■ Text excerpt
HOT SHOT FOR THE PRISONERS.

Mr. Hynes resumed his address at the opening of court on the following day. He denounced the prisoners as members of a band of blood-thirsty conspirators, and dealing with the case against Beggs, urged that the whole of the testimony showed conclusively that he was identified with the crime. The alibi for the white horse was considered at length; the speaker taking the ground that the identification of Dinan's animal by Mrs. Conklin and John T. Scanlan, Jr., was conclusive. Continuing Mr. Hynes said:

"I call your attention to the fact that not from the opening to the close of Mr. Donahoe's speech was one word said in condemnation of the murder of Dr. Cronin—not one adjective used to describe it, not one sentiment of dissent or dissatisfaction, disapprobation or condemnation of that crime, that stands out as the blackest and reddest of modern times. 'I do not know whether Dr. Cronin was a spy or not,' says the representative of P. O'Sullivan, addressing this jury, 'and I don't care.'"

"That is right," interrupted Mr. Donahoe, "I don't care anything about it."

"No, sir," said Mr. Hynes, in an impassioned tone, turning around and facing the attorney for O'Sullivan, "but as an officer of the court, as a law-abiding citizen, as a member of this human family, as a Christian gentleman, I hope, and as a man with the common instincts of mankind—in mercy's name, in decency's name, in humanity's name, find somewhere within the possibilities of your character an impulse to denounce a murder so infamous as this, if you dare to do it with your client's retainer in your hands."

"Not one word of condemnation, gentlemen," continued Mr. Hynes to the jury; "not one word of defense in the memory of that brave, courageous, honest man, whose only fault—a fatal fault—was his honest courage, when these cowardly fiends assembled in their numbers in that room, with a dim light, and after the door was closed behind his back, his heart throbbing with sympathy for anticipated suffering, with anxiety for the relief of human pain; scarcely had the door closed upon his back, when these cowardly murderers fell upon him from behind, and, like the miscreants they were, beat out his life.

"Oh, gentlemen, what savagery and brutality is palmed off for patriotism! Many and many a hot and rash act has brought calamity and suffering and shame to the face of the Irish people, but in all their history in the past, and in all the history that they can make in the future, this will stand out as the one conspicuous monument of shame, casting its dark shadow upon the reputation and character of an honorable and generous race—a race who, as a rule, sympathize with the suffering, sympathize with the weak, and are rarely, if ever, cowardly. But that honorable and courageous sentiment, when it is perverted, and when it is violated, the higher the height of generosity from which it fails, the more calamitous the break and the greater the destruction that it causes."

■ Dataset section
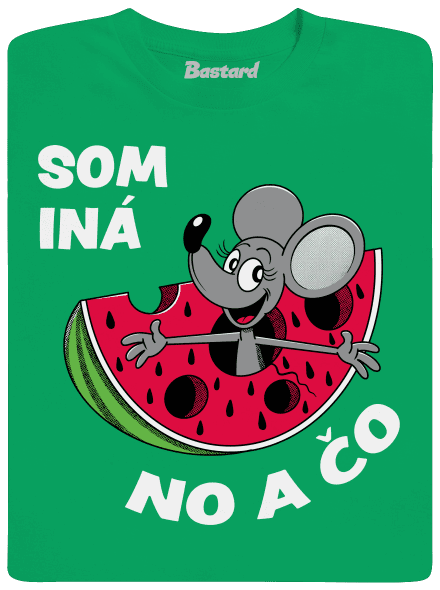 Som iná detské tričko Kelly Green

■ Task set
A. In the courtroom text, how does Mr. Hynes describe the identification of Dinan's animal by Mrs. Conklin and John T. Scanlan, Jr.?
B. According to the courtroom text, why does Mr. Hynes criticize Mr. Donahoe's speech? Answer in one to three sentences.
The material shown here comes from a separate source and is not part of the courtroom text.

■ Task-by-task results
A. He describes it as conclusive.

B. Mr. Hynes criticizes it because, from its opening to its close, it contained not one word condemning the murder of Dr. Cronin. He points out that Mr. Donahoe even told the jury he did not know whether Dr. Cronin was a spy and did not care.